* _Görev koşulları_
The Shape of Water filmi üzerine yazıyı son cümlesinden sonra ele alıp devam ettirin.

═══ Metin ═══

28 Şubat 2018 Çarşamba

Oscars 2018 #4: The Shape of Water

Senenin en çok adaylık alan (13 adet) filmi: The Shape of Water. Güzel miydi? Güzeldi. 13 tane adaylık alacak film miydi? Bence değildi. Şimdi gelin de azıcık hikayesine değinelim.

Elise, çocukken yaşadığı kötü bir olay sonucu ses tellerine zarar gelmiş, konuşma engelli biri. Bir laboratuvarda temizlikçi olarak çalışıyor, belli bir düzeni var. Temizlikçi arkadaşı Zelda ve komşusu Giles dışında kimi kimsesi de yok. Bir gün yine temizlik yaparken, laboratuvara getirilen bir su canlısıyla karşılaşıyor. Ardından o canlıyı ziyaret etmeye başlıyor derken aralarında bağ oluşuyor. Hatta insan bile olmayan o yaratığa aşık oluyor Elise.

  Çok sıcak bir aşk filmi olarak da, heyecanlı bir kovalamaca olarak da bakılabilir The Shape of Water'a. Elise'in komşusuyla arasındaki ilişkiye çok iyiydi. O kadar sıcak ve minnoşlardı ki... Keşşşşke benim olsa. Sıkılınca kapısını çalıp, derdine derman arayabileceğin bir kapı komşusu... Gerçi kim istemez ki öyle birini????


 Giles dışında, Zelda da mükemmmmmmmmel bir karakterdi benim için. Octavia Spencer canlandırmış. Sen ne muhteşem bir kadınsın Octavia reis! Geçen sene Hidden Figures'teki rolü ile En İyi Yardımcı Kadın Oyuncu dalında Oscar'a adaydı, alamamıştı. O film var ya, izlediğim en ilham veren filmdi. Tavsiye ederim. Bu sene de Zelda sayesinde yine aday. Umarım artık alırsın o ödülü. Umarım, umarım, umarım, umarım...
  Ne desem ki başka... O canlının makyajı çok güzel yapılmıştı. Sally Hawkings'in oyunculuğu
güzeldi ama aday olduğu En İyi Kadın Oyuncusu Oscar'ını alır mı? Vallahi ben de konuşmayan ve sakin bir kadın rolünü oynayabilirim. Herkes oynar. Bu sebepten alır almaz konusunda biraz çekimserim.
Nasıl olur da bahsetmem! Filmin kötü adamını unutmuşum! Richard Strickland. Bu garabet ve psikopat adam bizim iyi kalpli deniz yaratığını öldürüp üzerinde deneyler yapmak istiyor. Peki ya  kendisine hayat veren Michael Shannon'un baş rolden daha iyi bir oyunculuk sergilemiş olması??? Lakin hiç adaylığı yok. Offf sinirlerim bozuldu.

═══ Toplanan veriler ═══

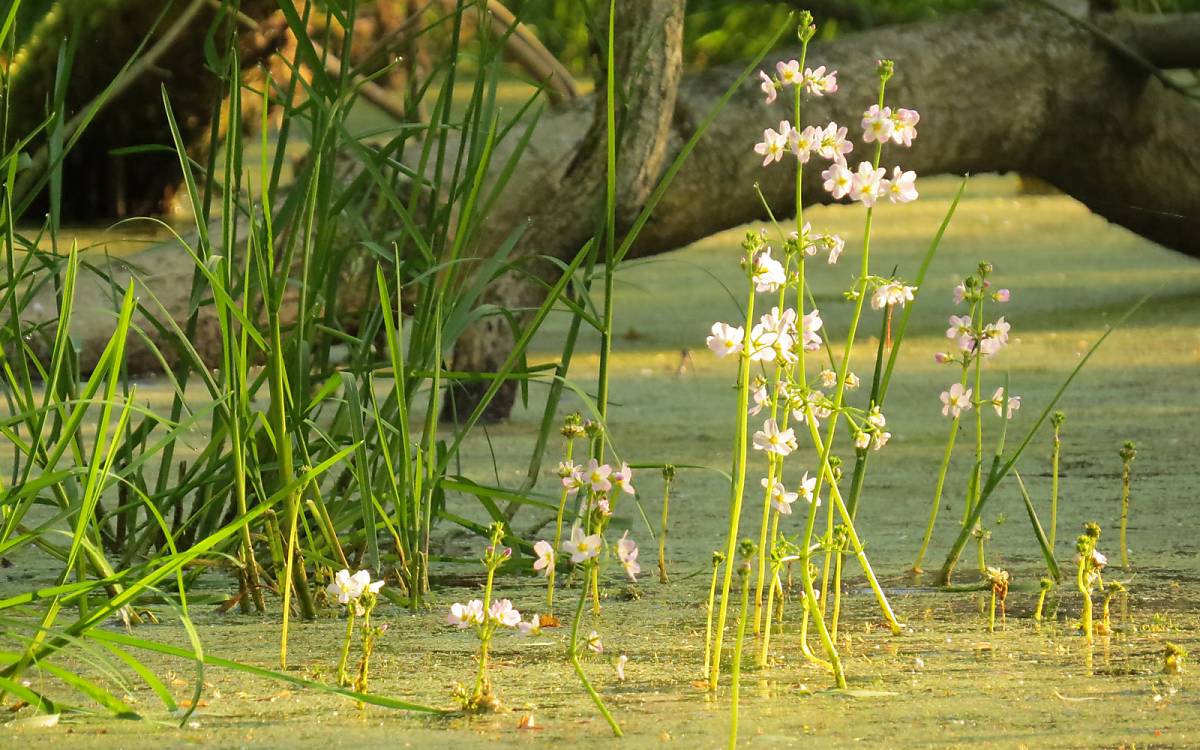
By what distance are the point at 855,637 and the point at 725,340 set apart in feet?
1.22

═══

* _Bu sorunun yanıtı_
 Başka ne desem, filmle ilgili neyi gömsem, neyi yüceltsem??? Öyle üzerine heyecan yapıp satır satır yorum yapılacak bir film asla değildi ki... Sonu da tahmin edilebilirdi. Senarist kıyamayıp herkesin gönlünü yapmış.

 Mekan seçimleri, kostümler, makyajlar... Bakın bu üç şey kusursuzdu. Özellikle Elise'nın evinin altındaki sinema salonunu ve Glies'in sürekli gittiği turtacı dükkanına ba-yıl-dım. Keşke bizim evin yakınlarında da bir sinema salonu ve turtacı olsa!

Yönetmen ve senarist Guillermo Del Toro hakkında da bir şey demem gerekirse bir şey diyemem vallahi. Önceden Hellboy ve Crimson Peak gibi çok çok çok güzel olmayan, orta dereceli filmleri yönetmiş. Bana göre The Shape of Water da orta dereceli bir filmdi. Nasıl bu kadar patladı anlayamadım. Belki de yine çok beklentiyle izlediğim için bana böyle geldi. Bilmiyorum a dostlar, bilmiyorum.
 Bu arada yazıyı bitirmeden ufak bir not düşeyim; filmin senaryosunun çalıntı olduğunu düşünenler var. Hatta şu an mahkemelik oldular bu yüzden.

  Kaç tane ödül alır, daha kaç sene konuşulur hiçbir fikrim yok. Lakin ben 7 adaylığı olan Three Bilboards, Ebbing Missouri (Şu filmin ismini yazana kadar ölüyorum, neden bu kadar uzun??) filmini daha çok sevdim. Hatta açıp tekrar tekrar izleyebilirim. Bence T.B.E.M. (kusura bakmayın artık kısaltmak zorundaydım) daha çok ilgiyi hak ediyor. Sıradaki Oscars yazısında da onu misafir edeceğim.

 Şu filmdeki yaratık kadar güzel bir aşka sahip olmak dileğiyle...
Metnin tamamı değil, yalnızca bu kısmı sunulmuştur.